There was no evidence of a doxorubicin dose effect. At 5 years, disease-free survival was 69%, 66%, and 67% for patients randomly assigned to 60, 75, and 90 mg/m(2), respectively. The hazard reductions from adding paclitaxel to CA were 17% for recurrence (adjusted Wald chi(2) P =.0023; unadjusted Wilcoxon P =.0011) and 18% for death (adjusted P =.0064; unadjusted P =.0098). At 5 years, the disease-free survival (+/- SE) was 65% (+/- 1) and 70% (+/- 1), and overall survival was 77% (+/- 1) and 80% (+/- 1) after CA alone or CA plus paclitaxel, respectively. The effects of adding paclitaxel were not significantly different in subsets defined by the protocol, but in an unplanned subset analysis, the hazard ratio of CA plus paclitaxel versus CA alone was 0.72 (95% confidence interval, 0.59 to 0.86) for those with estrogen receptor-negative tumors and only 0.91 (95% confidence interval, 0.78 to 1.07) for patients with estrogen receptor-positive tumors, almost all of whom received adjuvant tamoxifen.
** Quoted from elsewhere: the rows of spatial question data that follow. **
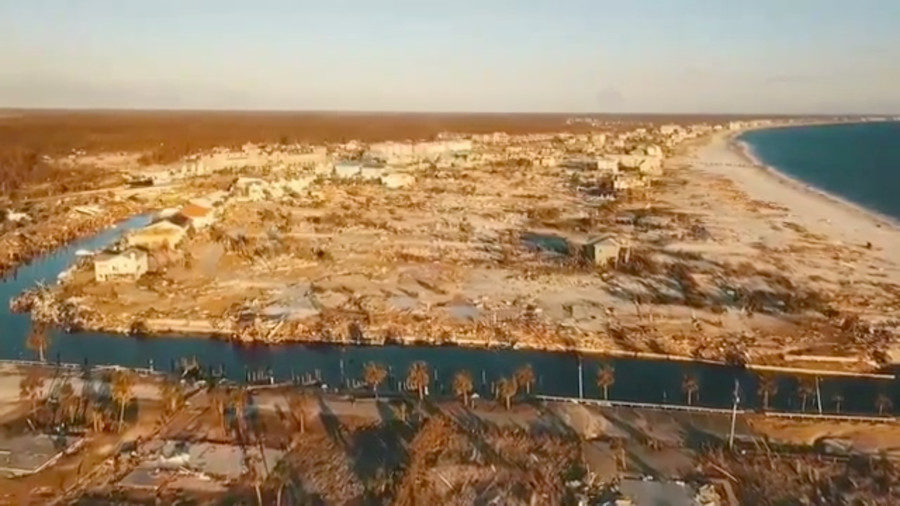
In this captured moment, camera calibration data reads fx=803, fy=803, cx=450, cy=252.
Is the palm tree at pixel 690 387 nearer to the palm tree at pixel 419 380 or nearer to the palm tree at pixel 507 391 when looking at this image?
the palm tree at pixel 507 391

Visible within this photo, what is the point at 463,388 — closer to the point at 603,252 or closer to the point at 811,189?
the point at 603,252

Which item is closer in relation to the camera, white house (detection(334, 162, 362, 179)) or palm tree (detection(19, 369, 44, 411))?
palm tree (detection(19, 369, 44, 411))

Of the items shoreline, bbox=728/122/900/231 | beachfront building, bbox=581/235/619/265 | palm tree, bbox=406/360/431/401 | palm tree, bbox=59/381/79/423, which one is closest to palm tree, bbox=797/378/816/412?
palm tree, bbox=406/360/431/401

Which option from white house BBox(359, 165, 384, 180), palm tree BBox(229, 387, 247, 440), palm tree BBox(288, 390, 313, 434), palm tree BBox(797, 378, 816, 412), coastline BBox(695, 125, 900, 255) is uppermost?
white house BBox(359, 165, 384, 180)

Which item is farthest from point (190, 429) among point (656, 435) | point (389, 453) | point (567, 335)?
point (567, 335)

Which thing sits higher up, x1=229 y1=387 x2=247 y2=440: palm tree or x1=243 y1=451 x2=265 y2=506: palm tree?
x1=229 y1=387 x2=247 y2=440: palm tree

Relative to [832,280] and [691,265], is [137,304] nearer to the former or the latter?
[691,265]

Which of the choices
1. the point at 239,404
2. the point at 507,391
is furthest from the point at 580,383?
the point at 239,404

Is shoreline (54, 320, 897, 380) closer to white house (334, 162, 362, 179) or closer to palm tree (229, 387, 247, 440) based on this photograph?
palm tree (229, 387, 247, 440)
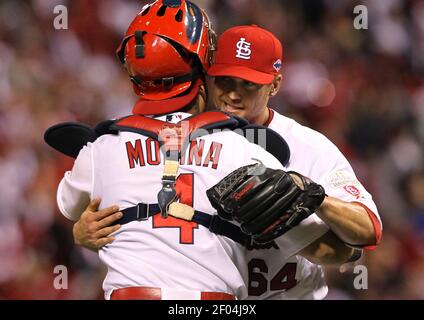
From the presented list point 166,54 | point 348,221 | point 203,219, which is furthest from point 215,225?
point 166,54

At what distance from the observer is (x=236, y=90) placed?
3.55m

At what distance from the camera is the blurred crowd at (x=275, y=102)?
19.3ft

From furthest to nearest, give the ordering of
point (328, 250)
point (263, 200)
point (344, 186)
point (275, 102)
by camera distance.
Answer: point (275, 102) → point (344, 186) → point (328, 250) → point (263, 200)

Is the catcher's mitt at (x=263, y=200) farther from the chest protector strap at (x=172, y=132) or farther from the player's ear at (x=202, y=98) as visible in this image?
the player's ear at (x=202, y=98)

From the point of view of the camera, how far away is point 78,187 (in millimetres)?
2738

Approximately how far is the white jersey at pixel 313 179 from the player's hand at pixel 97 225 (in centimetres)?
61

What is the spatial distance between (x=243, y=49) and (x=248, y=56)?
5cm

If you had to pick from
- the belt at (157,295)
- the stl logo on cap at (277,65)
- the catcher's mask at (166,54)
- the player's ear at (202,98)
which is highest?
the stl logo on cap at (277,65)

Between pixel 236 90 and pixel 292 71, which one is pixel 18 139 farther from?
pixel 236 90

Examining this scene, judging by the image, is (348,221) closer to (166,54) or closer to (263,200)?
(263,200)

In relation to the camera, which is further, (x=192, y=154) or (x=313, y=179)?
(x=313, y=179)

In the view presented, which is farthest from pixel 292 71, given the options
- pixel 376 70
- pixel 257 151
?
pixel 257 151

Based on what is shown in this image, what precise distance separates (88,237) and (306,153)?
3.21 feet

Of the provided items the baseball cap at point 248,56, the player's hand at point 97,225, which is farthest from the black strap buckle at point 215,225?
the baseball cap at point 248,56
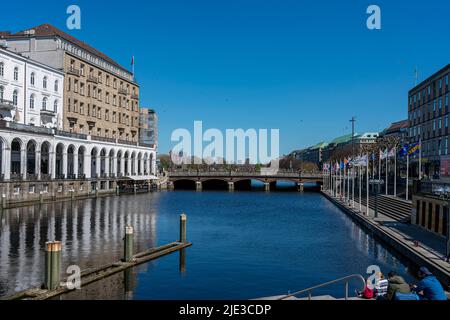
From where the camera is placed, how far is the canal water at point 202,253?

The additional toxicity from adding four cycles of paclitaxel was generally modest.

CONCLUSION

The addition of four cycles of paclitaxel after the completion of a standard course of CA improves the disease-free and overall survival of patients with early breast cancer.

摘要

目的

本研究旨在确定增加乳腺癌患者标准辅助化疗方案中多柔比星的剂量或添加紫杉醇是否会延长复发时间和生存期。

患者与方法

手术治疗后,3121例可手术切除且有淋巴结转移的乳腺癌女性患者被随机分配接受环磷酰胺(C)600mg/m²联合三种剂量多柔比星(A)之一,即60、75或90mg/m²,共四个周期,之后不再接受进一步治疗或接受四个周期175mg/m²的紫杉醇治疗。94%激素受体阳性肿瘤患者接受了他莫昔芬治疗。

结果

未发现多柔比星剂量效应的证据。5年时,随机分配接受60、75和90mg/m²多柔比星治疗的患者无病生存率分别为69%、66%和67%。在CA方案基础上加用紫杉醇,复发风险降低17%(校正Wald卡方检验P = 0.0023;未校正Wilcoxon检验P = 0.0011),死亡风险降低18%(校正P = 0.0064;未校正P = 0.0098)。5年时,单纯CA方案或CA联合紫杉醇方案后的无病生存率(±标准误)分别为65%(±1)和70%(±1),总生存率分别为77%(±1)和80%(±1)。在方案定义的亚组中,加用紫杉醇的效果无显著差异,但在一项非计划的亚组分析中,对于雌激素受体阴性肿瘤患者,CA联合紫杉醇与单纯CA相比的风险比为0.72(95%置信区间,0.59至0.86),而对于雌激素受体阳性肿瘤患者,该风险比仅为0.91(95%置信区间,0.78至1.07),几乎所有雌激素受体阳性肿瘤患者都接受了辅助性他莫昔芬治疗。加用四个周期紫杉醇带来的额外毒性一般较小。

结论

在标准CA疗程结束后加用四个周期紫杉醇可提高早期乳腺癌患者的无病生存率和总生存率。